In the domain where I have my day job, recruiting, for example, we could just provide a GenAI model with a set of resumes and a job description and ask them to rank the resumes in order of fit and describe why they ranked the way they did.
We can’t make that work today. Why?
We’re likely to get biased recommendations, since, having been trained on all the internet, GenAI models tend to reproduce bias. GPT-4 would probably pick a man for a software engineering position and a woman for a nursing position, all other things equal.
Most hiring outcomes aren’t available to GenAI models. They can’t tell who got hired for a particular position or how that person performs once on the job. So they can’t do a good job reproducing outcomes that humans produced (which may be a good thing!)
In other domains as well, the key to building a useful AI capability is having a labeled dataset that you can train a supervised model on. CommonLit already has the data to train automated student summary grading, but they just didn’t share it with the competition participants (to make the competition more interesting, I suppose). This, in fact, is the key differentiator that companies need to build useful AI/ML capabilities: proprietary, detailed, labeled outcome data for their particular domain.

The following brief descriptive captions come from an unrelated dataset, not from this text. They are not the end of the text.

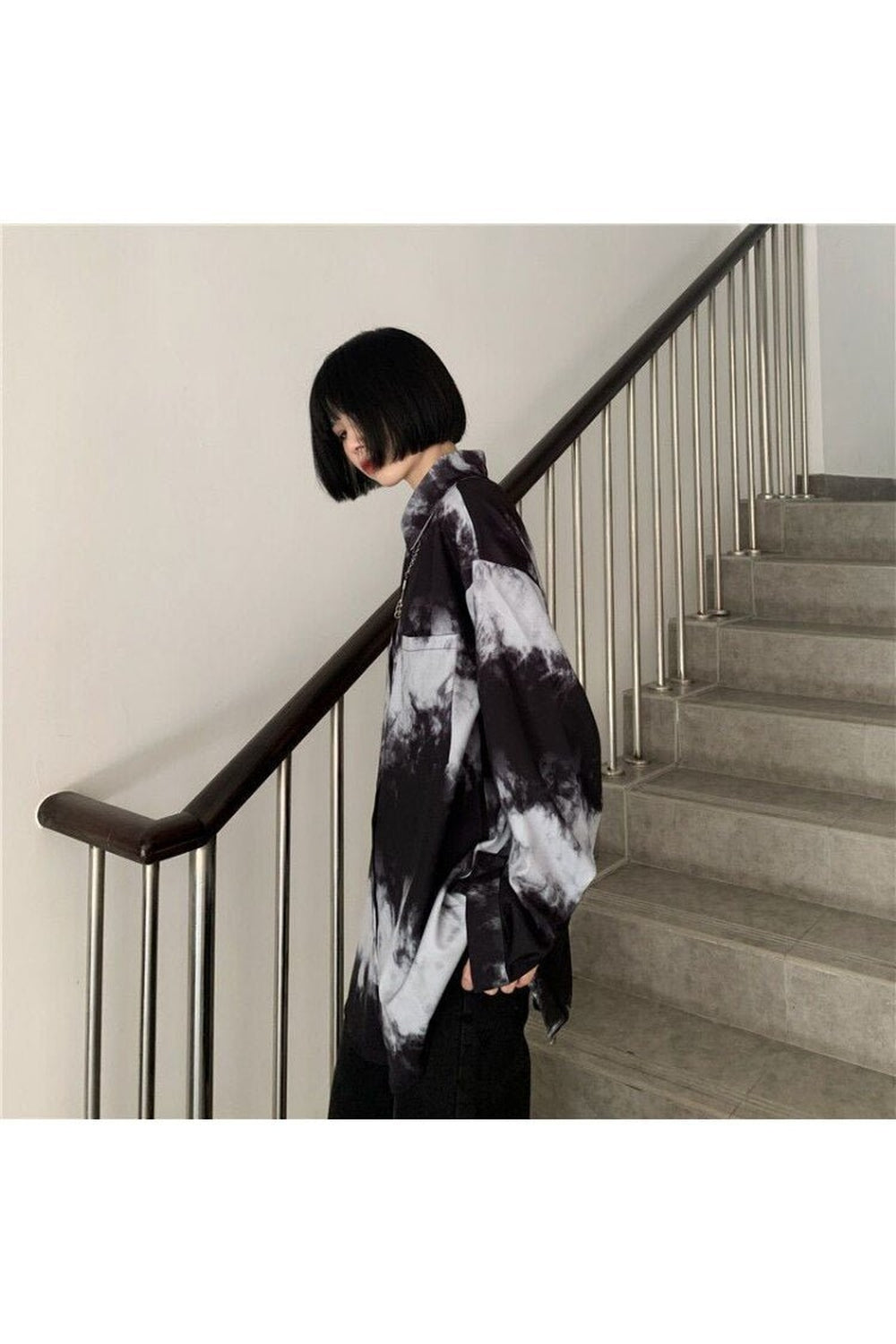 Dark Tie-dye Harajuku Blouse, Photo: Grunge-style.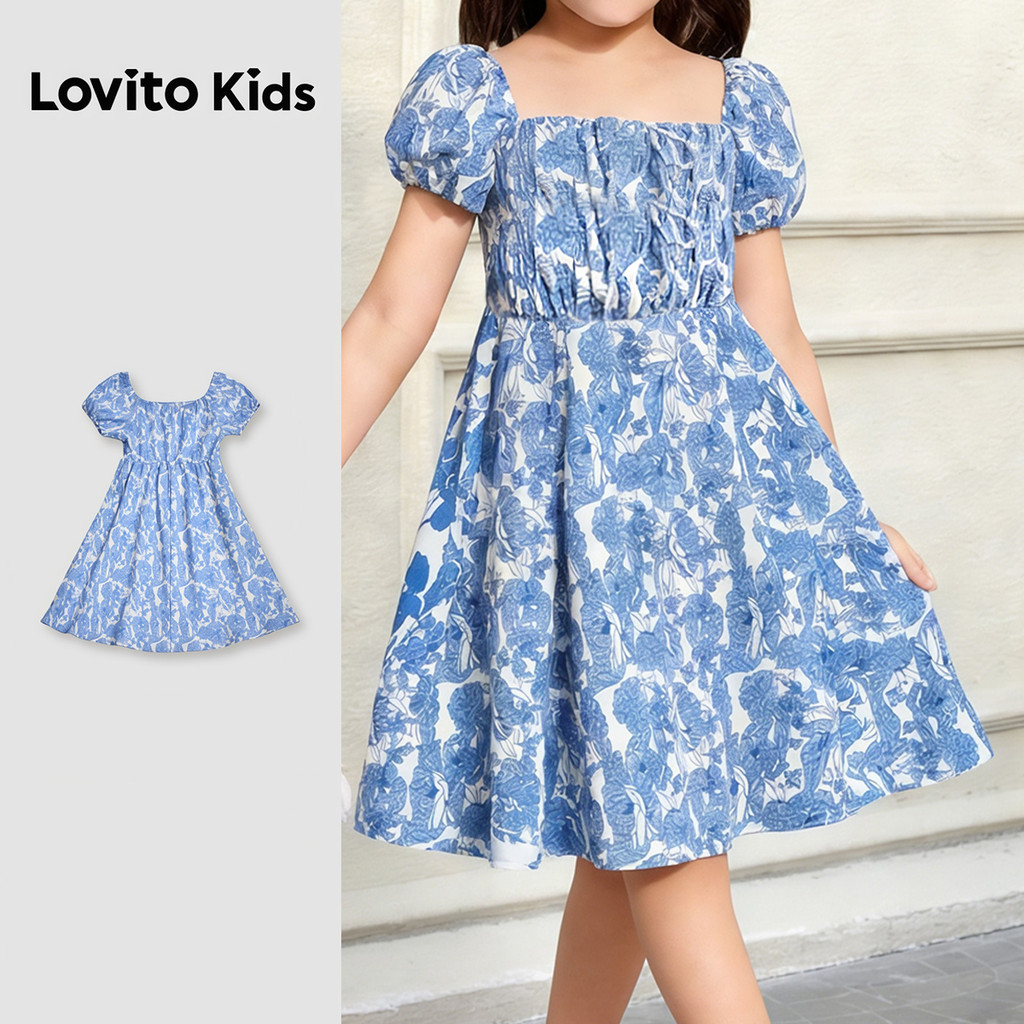 Lovito Kids Vestido Casual com Babados para Menina Primavera/verão azul L186LD223 em Oferta na Shopee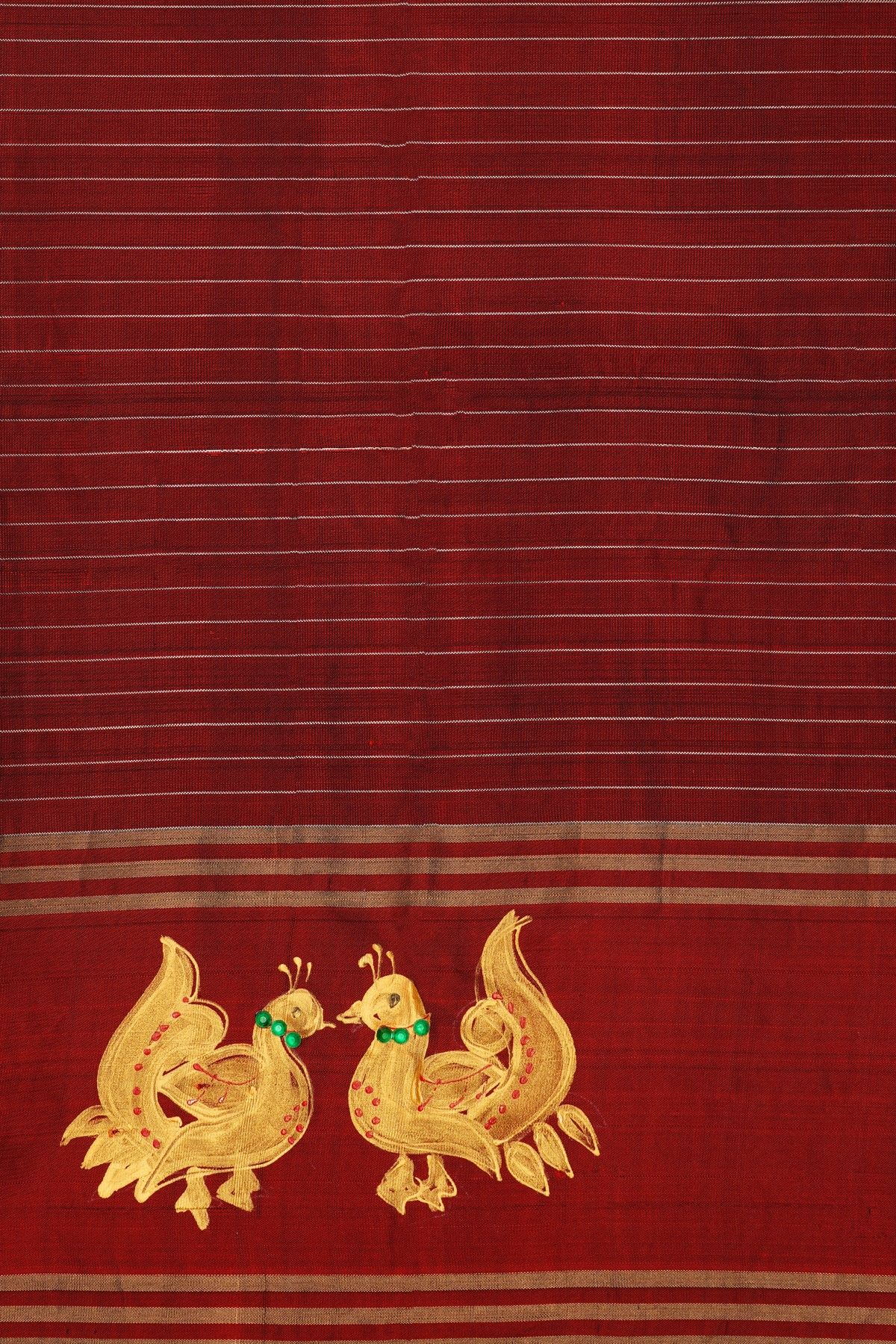 Coimbatore Soft Silk Grey Saree With Brush Hand-Painted Florals And Peacocks Border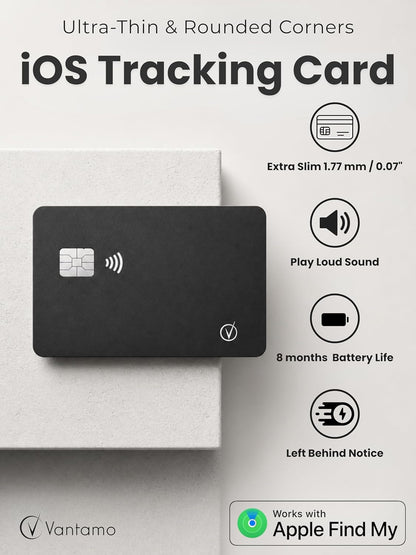 Vantamo Ultra-Thin Wallet Tracker Card, Apple MFi Certified, IP68 Waterproof Bluetooth Smart Card Wallet Tracker & Passport, Works with Apple Find My, Wireless Charging, iOS Only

In the future, fine tuning GenAI models with our own labeled data to complete a specific task—supervised fine tuning—will surely become more feasible and more common. BERT can be fine tuned in this way, but so can decoder models such as GPT-4.
GenAI isn’t the only thing we need
I wrote earlier about how GenAI has become synonymous with artificial intelligence in the popular imagination. Maybe that’s because ChatGPT and similar GenAI-based capabilities seem the closest thing we’ve ever seen to artificially intelligent.
But in the AI/ML space, there are much more interesting and convenient ways to build usefully intelligent features—for now. One of those is BERT, my best LLM friend.